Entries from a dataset

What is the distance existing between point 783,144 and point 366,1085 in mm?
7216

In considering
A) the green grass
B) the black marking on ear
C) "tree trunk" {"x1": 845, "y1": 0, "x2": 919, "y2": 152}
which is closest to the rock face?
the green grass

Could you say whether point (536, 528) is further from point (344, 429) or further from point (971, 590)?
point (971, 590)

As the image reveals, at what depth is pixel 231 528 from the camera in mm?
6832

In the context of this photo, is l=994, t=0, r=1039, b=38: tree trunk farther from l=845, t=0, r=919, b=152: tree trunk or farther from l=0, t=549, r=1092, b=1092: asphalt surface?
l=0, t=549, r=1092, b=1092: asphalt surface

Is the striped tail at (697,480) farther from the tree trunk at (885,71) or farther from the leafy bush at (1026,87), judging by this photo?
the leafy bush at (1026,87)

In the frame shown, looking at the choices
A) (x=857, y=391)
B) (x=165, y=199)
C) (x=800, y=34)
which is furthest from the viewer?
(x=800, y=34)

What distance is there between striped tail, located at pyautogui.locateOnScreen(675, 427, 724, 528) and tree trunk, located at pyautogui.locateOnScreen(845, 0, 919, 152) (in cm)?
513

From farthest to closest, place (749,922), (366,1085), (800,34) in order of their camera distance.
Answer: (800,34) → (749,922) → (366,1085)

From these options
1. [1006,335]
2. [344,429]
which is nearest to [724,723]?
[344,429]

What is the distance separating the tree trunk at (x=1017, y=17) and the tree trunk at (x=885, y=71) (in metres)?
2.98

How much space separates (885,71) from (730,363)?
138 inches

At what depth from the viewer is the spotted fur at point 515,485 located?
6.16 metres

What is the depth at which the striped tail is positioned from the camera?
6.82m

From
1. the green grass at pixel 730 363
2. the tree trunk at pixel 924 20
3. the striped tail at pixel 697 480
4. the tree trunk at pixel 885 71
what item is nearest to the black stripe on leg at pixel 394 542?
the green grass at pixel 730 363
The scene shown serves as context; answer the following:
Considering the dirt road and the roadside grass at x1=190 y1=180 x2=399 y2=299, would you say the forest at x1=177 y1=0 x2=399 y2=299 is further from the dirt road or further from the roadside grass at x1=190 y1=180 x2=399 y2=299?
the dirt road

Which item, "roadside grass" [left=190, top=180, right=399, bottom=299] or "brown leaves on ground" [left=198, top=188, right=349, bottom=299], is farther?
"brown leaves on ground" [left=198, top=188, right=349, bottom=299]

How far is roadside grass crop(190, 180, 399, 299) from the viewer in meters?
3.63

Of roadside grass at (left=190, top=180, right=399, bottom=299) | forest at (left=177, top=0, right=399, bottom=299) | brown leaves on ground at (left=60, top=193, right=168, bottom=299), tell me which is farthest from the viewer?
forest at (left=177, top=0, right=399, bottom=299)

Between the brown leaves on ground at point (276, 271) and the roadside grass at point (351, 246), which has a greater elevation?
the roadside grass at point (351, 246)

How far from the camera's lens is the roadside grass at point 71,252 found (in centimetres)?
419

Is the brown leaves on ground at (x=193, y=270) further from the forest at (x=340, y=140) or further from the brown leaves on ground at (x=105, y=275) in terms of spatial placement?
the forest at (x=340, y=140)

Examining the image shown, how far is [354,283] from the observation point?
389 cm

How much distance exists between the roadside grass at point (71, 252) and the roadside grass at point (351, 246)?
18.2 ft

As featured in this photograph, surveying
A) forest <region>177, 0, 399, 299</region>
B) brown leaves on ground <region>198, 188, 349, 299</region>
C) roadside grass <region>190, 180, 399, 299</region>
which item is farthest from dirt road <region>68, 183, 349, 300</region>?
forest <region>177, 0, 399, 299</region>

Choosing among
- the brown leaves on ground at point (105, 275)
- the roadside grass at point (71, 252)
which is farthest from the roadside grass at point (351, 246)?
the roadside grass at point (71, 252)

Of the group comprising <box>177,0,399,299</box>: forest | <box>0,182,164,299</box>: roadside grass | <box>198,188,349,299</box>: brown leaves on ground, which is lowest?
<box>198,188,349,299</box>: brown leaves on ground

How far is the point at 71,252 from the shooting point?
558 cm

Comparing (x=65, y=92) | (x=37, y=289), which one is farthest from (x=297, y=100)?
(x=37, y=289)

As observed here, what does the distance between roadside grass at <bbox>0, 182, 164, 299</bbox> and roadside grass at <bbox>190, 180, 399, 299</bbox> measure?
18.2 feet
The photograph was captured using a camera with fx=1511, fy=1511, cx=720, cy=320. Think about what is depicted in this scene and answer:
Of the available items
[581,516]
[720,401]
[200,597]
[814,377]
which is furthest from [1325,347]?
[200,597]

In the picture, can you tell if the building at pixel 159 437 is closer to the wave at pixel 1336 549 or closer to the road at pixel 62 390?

* [YOUR TASK]: Reproduce each line verbatim.

* [EXERCISE OUTPUT]:
What is the distance existing between point 783,144 and point 366,1085 in mm?
7216

In considering
A) the green grass
B) the black marking on ear
C) "tree trunk" {"x1": 845, "y1": 0, "x2": 919, "y2": 152}
which is closest to the rock face?
the green grass

Could you say whether point (536, 528) is further from point (344, 429) or further from point (971, 590)?
point (971, 590)

As the image reveals, at what depth is pixel 231 528 from the camera in mm?
6832

In the context of this photo, is l=994, t=0, r=1039, b=38: tree trunk farther from l=845, t=0, r=919, b=152: tree trunk or farther from l=0, t=549, r=1092, b=1092: asphalt surface?
l=0, t=549, r=1092, b=1092: asphalt surface

Is the striped tail at (697,480) farther from the tree trunk at (885,71) or farther from the leafy bush at (1026,87), judging by this photo?
the leafy bush at (1026,87)

In the frame shown, looking at the choices
A) (x=857, y=391)
B) (x=165, y=199)
C) (x=800, y=34)
which is furthest from the viewer?
(x=800, y=34)

What distance is there between striped tail, located at pyautogui.locateOnScreen(675, 427, 724, 528) and tree trunk, located at pyautogui.locateOnScreen(845, 0, 919, 152) (in cm)?
513

From farthest to closest, place (749,922), (366,1085), (800,34) in order of their camera distance.
Answer: (800,34) → (749,922) → (366,1085)

From these options
1. [1006,335]
2. [344,429]
which is nearest to [724,723]?
[344,429]

What is the distance separating the tree trunk at (x=1017, y=17) and the tree trunk at (x=885, y=71) (in metres)?
2.98

How much space separates (885,71) from (730,363)?
138 inches

At what depth from the viewer is the spotted fur at point 515,485 located?
6.16 metres

What is the depth at which the striped tail is positioned from the camera?
6.82m

From
1. the green grass at pixel 730 363
2. the tree trunk at pixel 924 20
3. the striped tail at pixel 697 480
4. the tree trunk at pixel 885 71
what item is nearest to the black stripe on leg at pixel 394 542?
the green grass at pixel 730 363
The scene shown serves as context; answer the following:
Considering the dirt road and the roadside grass at x1=190 y1=180 x2=399 y2=299, would you say the forest at x1=177 y1=0 x2=399 y2=299 is further from the dirt road or further from the roadside grass at x1=190 y1=180 x2=399 y2=299?
the dirt road

Which item, "roadside grass" [left=190, top=180, right=399, bottom=299] or "brown leaves on ground" [left=198, top=188, right=349, bottom=299], is farther?
"brown leaves on ground" [left=198, top=188, right=349, bottom=299]

How far is roadside grass crop(190, 180, 399, 299) from the viewer in meters?
3.63

Of roadside grass at (left=190, top=180, right=399, bottom=299) | forest at (left=177, top=0, right=399, bottom=299) | brown leaves on ground at (left=60, top=193, right=168, bottom=299), tell me which is farthest from the viewer?
forest at (left=177, top=0, right=399, bottom=299)

Between the brown leaves on ground at point (276, 271) and the roadside grass at point (351, 246), which has a greater elevation?
the roadside grass at point (351, 246)

How far from the camera's lens is the roadside grass at point 71,252 found (in centimetres)?
419

Is the brown leaves on ground at (x=193, y=270) further from the forest at (x=340, y=140) or further from the brown leaves on ground at (x=105, y=275) in terms of spatial placement?
the forest at (x=340, y=140)

Examining the image shown, how far is [354,283] from the observation point?
389 cm

How much distance exists between the roadside grass at point (71, 252) and the roadside grass at point (351, 246)?
18.2 ft

As featured in this photograph, surveying
A) forest <region>177, 0, 399, 299</region>
B) brown leaves on ground <region>198, 188, 349, 299</region>
C) roadside grass <region>190, 180, 399, 299</region>
which item is farthest from dirt road <region>68, 183, 349, 300</region>?
forest <region>177, 0, 399, 299</region>

Choosing among
- the brown leaves on ground at point (105, 275)
- the roadside grass at point (71, 252)
which is farthest from the roadside grass at point (351, 246)?
the roadside grass at point (71, 252)

Of the group comprising <box>177,0,399,299</box>: forest | <box>0,182,164,299</box>: roadside grass | <box>198,188,349,299</box>: brown leaves on ground, which is lowest?
<box>198,188,349,299</box>: brown leaves on ground

How far is the point at 71,252 from the shooting point?
558 cm

Comparing (x=65, y=92) | (x=37, y=289), which one is farthest from (x=297, y=100)?
(x=37, y=289)

As observed here, what does the distance between roadside grass at <bbox>0, 182, 164, 299</bbox> and roadside grass at <bbox>190, 180, 399, 299</bbox> measure?
18.2 feet
The photograph was captured using a camera with fx=1511, fy=1511, cx=720, cy=320. Think about what is depicted in this scene and answer:
Of the available items
[581,516]
[720,401]
[200,597]
[814,377]
which is furthest from [1325,347]?
[200,597]

In the picture, can you tell if the building at pixel 159 437 is closer to the wave at pixel 1336 549 or closer to the road at pixel 62 390?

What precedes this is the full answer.